PROBLEM TO WORK ON: Enumerate each line of the listing below that contains the word "nearest", reproducing every such line in full.

EXERCISE MATERIAL:
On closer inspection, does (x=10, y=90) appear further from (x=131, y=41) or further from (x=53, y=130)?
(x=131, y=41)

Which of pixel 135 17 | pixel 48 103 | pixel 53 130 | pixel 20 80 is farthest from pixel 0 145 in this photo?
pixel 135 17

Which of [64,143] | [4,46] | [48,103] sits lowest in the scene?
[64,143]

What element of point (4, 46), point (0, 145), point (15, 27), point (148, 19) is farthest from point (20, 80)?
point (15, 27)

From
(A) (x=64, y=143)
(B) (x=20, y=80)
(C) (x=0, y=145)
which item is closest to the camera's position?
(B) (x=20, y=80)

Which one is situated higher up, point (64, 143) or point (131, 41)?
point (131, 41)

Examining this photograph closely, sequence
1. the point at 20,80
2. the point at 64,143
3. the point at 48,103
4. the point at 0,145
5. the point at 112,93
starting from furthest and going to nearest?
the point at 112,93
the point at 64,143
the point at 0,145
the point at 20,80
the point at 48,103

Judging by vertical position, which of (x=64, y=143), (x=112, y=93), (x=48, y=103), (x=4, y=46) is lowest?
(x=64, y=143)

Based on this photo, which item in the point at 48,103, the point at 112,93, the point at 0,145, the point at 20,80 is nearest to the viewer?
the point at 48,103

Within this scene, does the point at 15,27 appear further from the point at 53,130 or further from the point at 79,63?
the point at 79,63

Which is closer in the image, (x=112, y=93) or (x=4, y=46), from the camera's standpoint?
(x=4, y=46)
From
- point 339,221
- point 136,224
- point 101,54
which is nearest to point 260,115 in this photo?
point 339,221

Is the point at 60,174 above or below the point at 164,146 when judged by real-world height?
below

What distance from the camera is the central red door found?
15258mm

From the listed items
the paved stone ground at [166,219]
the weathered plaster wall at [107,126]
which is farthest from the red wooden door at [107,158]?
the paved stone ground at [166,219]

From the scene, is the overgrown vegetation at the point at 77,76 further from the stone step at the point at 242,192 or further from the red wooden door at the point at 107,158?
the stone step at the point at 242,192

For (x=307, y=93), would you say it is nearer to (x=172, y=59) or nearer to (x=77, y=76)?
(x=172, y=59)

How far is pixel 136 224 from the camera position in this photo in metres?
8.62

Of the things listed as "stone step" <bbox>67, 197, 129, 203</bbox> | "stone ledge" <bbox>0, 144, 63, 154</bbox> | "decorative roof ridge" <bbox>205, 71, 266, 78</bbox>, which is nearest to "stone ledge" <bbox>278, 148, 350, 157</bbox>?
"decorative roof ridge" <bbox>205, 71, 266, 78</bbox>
==
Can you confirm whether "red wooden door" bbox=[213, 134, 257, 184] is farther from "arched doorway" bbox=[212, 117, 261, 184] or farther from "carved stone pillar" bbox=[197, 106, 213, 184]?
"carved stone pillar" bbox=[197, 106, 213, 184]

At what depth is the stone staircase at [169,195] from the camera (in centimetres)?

EXPECTED ANSWER:
starting from furthest and going to nearest?
Based on this photo, which item in the point at 48,103, the point at 112,93, the point at 0,145, the point at 20,80 is nearest to the viewer?
which is nearest to point 260,115 in this photo?
Of the things listed as "stone step" <bbox>67, 197, 129, 203</bbox> | "stone ledge" <bbox>0, 144, 63, 154</bbox> | "decorative roof ridge" <bbox>205, 71, 266, 78</bbox>, which is nearest to "stone ledge" <bbox>278, 148, 350, 157</bbox>?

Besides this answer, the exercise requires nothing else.